Inconsistency in neural net learning results with fixed seeds between executions

Hello, I cannot get my neural network to give the same accuracy and loss results between runs from different jobs, even though I manually set the seed.

Specifically, while different runs in the same job result in the same accuracies and losses, runs with the same parameters and same set seed sent through different jobs result in very different accuracies and losses.
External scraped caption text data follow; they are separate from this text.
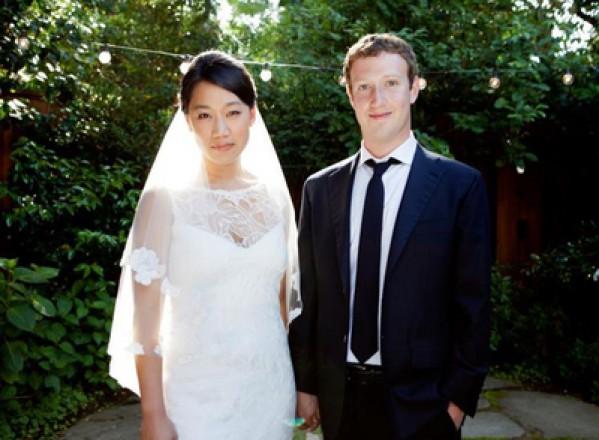 """Fondatorul Facebook a trecut de la """"intr-o relatie"""" la """"casatorit"""""""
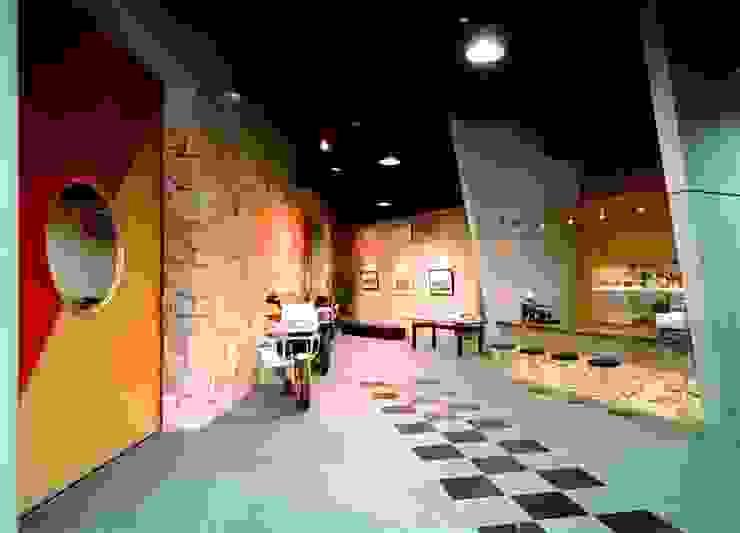 壁 オリジナルな 壁&床 の 株式会社 t2・アーキテクトデザイン 一級建築士事務所 オリジナル 石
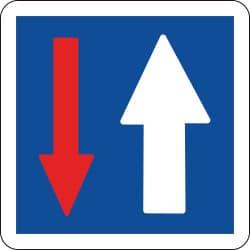 Panneau priorité par rapport à la circulation venant en sens inverse - C18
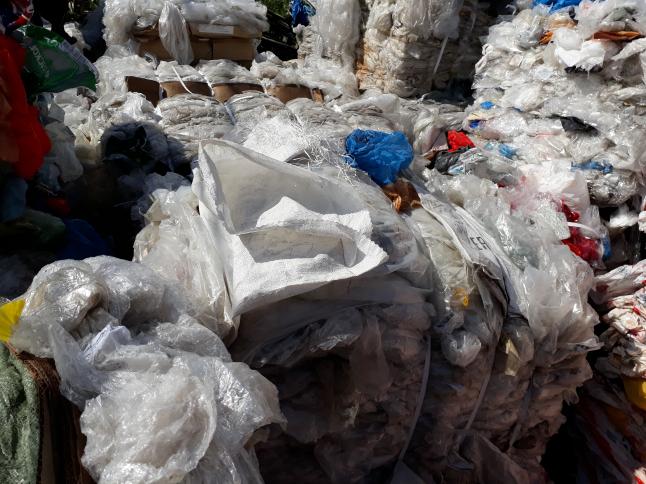Фото - Переработка отходов полимеров.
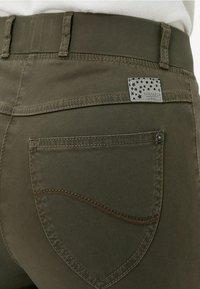 BRAX - STYLE LAVINA ZIP - Trousers - olive - 5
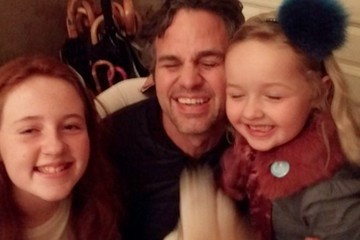 Mark Ruffalo Thanked Two Girls for Finding His Phone in the Cutest Way
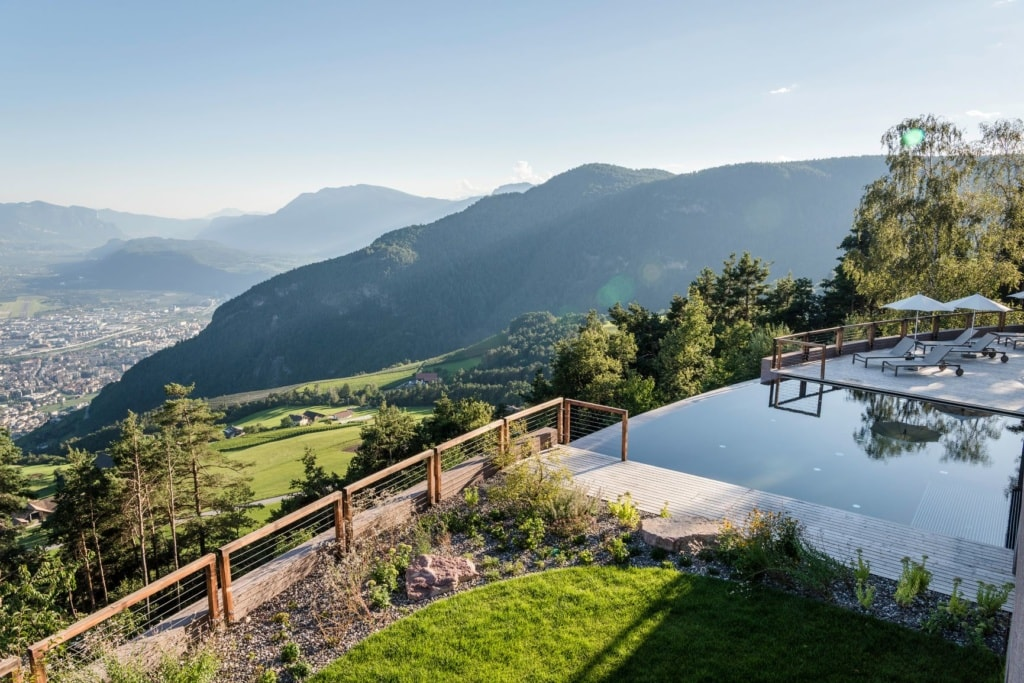 Pool und Garten im Hotel Belvedere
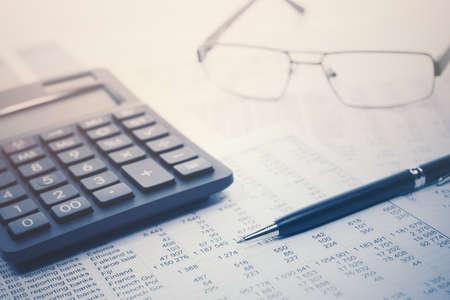 Pluma y calculadora de contabilidad financiera en balances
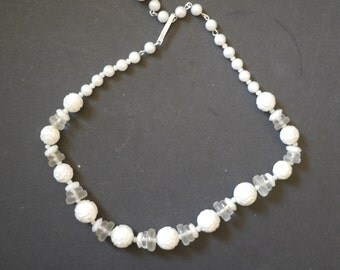 Vintage beaded necklace, faux pearl textured and clear white beads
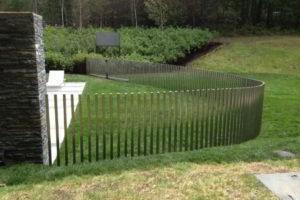 забор из штакетника фото 23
My understanding is that with the seed set manually, different runs and different jobs should give the same results. Therefore, advice on why I find such different results between runs from different jobs (and not between runs from the same job) would be highly appreciated.

Also, the difference in the results are too high to be only due to randomness. I thought this could be to some issues in the initialization but I am just combining standard layers, which to my understanding are initialised with meaningful values.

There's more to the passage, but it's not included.